## PROBLEM STATEMENT
What is needed is a word-for-word copy of the records below.

## Items listed in a dataset
- Opening Delimiter -

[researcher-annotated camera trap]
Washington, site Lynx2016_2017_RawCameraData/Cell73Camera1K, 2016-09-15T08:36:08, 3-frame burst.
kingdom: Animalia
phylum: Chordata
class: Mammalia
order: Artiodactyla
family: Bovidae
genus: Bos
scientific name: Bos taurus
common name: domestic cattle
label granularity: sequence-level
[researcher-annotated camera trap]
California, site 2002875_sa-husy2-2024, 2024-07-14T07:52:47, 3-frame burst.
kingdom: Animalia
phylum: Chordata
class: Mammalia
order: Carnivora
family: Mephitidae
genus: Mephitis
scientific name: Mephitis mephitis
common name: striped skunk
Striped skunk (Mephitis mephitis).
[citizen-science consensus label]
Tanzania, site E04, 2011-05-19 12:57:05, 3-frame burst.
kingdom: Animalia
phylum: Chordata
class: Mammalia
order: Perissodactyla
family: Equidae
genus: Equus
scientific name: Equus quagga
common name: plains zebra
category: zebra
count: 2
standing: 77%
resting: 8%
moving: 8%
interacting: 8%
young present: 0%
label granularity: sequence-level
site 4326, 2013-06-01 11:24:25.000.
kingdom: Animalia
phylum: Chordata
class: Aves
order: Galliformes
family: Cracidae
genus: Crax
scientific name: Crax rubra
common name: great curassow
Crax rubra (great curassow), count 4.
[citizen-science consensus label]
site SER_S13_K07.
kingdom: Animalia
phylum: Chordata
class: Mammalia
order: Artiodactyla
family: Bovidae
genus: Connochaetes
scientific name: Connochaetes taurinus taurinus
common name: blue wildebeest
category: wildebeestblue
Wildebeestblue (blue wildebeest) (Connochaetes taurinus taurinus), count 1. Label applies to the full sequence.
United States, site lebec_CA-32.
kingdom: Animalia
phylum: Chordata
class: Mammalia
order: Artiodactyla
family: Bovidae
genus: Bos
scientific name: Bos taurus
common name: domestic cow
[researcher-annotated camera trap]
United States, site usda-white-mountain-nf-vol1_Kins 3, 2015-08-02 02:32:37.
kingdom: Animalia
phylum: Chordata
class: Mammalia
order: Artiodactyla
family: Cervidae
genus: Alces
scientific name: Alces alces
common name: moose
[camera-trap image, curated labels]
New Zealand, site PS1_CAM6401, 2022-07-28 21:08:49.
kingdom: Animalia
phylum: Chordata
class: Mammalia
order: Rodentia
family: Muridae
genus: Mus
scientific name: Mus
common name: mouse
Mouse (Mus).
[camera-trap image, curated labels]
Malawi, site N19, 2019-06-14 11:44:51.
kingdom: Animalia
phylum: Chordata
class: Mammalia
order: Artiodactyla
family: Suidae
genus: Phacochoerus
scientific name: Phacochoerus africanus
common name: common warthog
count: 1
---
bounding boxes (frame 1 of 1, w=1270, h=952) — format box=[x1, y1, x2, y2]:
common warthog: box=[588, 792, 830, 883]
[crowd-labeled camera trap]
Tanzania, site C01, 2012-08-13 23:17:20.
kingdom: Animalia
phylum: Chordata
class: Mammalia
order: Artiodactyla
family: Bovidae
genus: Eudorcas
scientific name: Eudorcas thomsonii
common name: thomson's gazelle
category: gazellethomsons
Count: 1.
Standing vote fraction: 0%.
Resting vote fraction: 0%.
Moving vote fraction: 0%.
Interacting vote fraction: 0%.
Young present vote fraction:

- Closing Delimiter -

## FINISHED EXERCISE
[researcher-annotated camera trap]
Washington, site Lynx2016_2017_RawCameraData/Cell73Camera1K, 2016-09-15T08:36:08, 3-frame burst.
kingdom: Animalia
phylum: Chordata
class: Mammalia
order: Artiodactyla
family: Bovidae
genus: Bos
scientific name: Bos taurus
common name: domestic cattle
label granularity: sequence-level
[researcher-annotated camera trap]
California, site 2002875_sa-husy2-2024, 2024-07-14T07:52:47, 3-frame burst.
kingdom: Animalia
phylum: Chordata
class: Mammalia
order: Carnivora
family: Mephitidae
genus: Mephitis
scientific name: Mephitis mephitis
common name: striped skunk
Striped skunk (Mephitis mephitis).
[citizen-science consensus label]
Tanzania, site E04, 2011-05-19 12:57:05, 3-frame burst.
kingdom: Animalia
phylum: Chordata
class: Mammalia
order: Perissodactyla
family: Equidae
genus: Equus
scientific name: Equus quagga
common name: plains zebra
category: zebra
count: 2
standing: 77%
resting: 8%
moving: 8%
interacting: 8%
young present: 0%
label granularity: sequence-level
site 4326, 2013-06-01 11:24:25.000.
kingdom: Animalia
phylum: Chordata
class: Aves
order: Galliformes
family: Cracidae
genus: Crax
scientific name: Crax rubra
common name: great curassow
Crax rubra (great curassow), count 4.
[citizen-science consensus label]
site SER_S13_K07.
kingdom: Animalia
phylum: Chordata
class: Mammalia
order: Artiodactyla
family: Bovidae
genus: Connochaetes
scientific name: Connochaetes taurinus taurinus
common name: blue wildebeest
category: wildebeestblue
Wildebeestblue (blue wildebeest) (Connochaetes taurinus taurinus), count 1. Label applies to the full sequence.
United States, site lebec_CA-32.
kingdom: Animalia
phylum: Chordata
class: Mammalia
order: Artiodactyla
family: Bovidae
genus: Bos
scientific name: Bos taurus
common name: domestic cow
[researcher-annotated camera trap]
United States, site usda-white-mountain-nf-vol1_Kins 3, 2015-08-02 02:32:37.
kingdom: Animalia
phylum: Chordata
class: Mammalia
order: Artiodactyla
family: Cervidae
genus: Alces
scientific name: Alces alces
common name: moose
[camera-trap image, curated labels]
New Zealand, site PS1_CAM6401, 2022-07-28 21:08:49.
kingdom: Animalia
phylum: Chordata
class: Mammalia
order: Rodentia
family: Muridae
genus: Mus
scientific name: Mus
common name: mouse
Mouse (Mus).
[camera-trap image, curated labels]
Malawi, site N19, 2019-06-14 11:44:51.
kingdom: Animalia
phylum: Chordata
class: Mammalia
order: Artiodactyla
family: Suidae
genus: Phacochoerus
scientific name: Phacochoerus africanus
common name: common warthog
count: 1
---
bounding boxes (frame 1 of 1, w=1270, h=952) — format box=[x1, y1, x2, y2]:
common warthog: box=[588, 792, 830, 883]
[crowd-labeled camera trap]
Tanzania, site C01, 2012-08-13 23:17:20.
kingdom: Animalia
phylum: Chordata
class: Mammalia
order: Artiodactyla
family: Bovidae
genus: Eudorcas
scientific name: Eudorcas thomsonii
common name: thomson's gazelle
category: gazellethomsons
Count: 1.
Standing vote fraction: 0%.
Resting vote fraction: 0%.
Moving vote fraction: 0%.
Interacting vote fraction: 0%.
Young present vote fraction:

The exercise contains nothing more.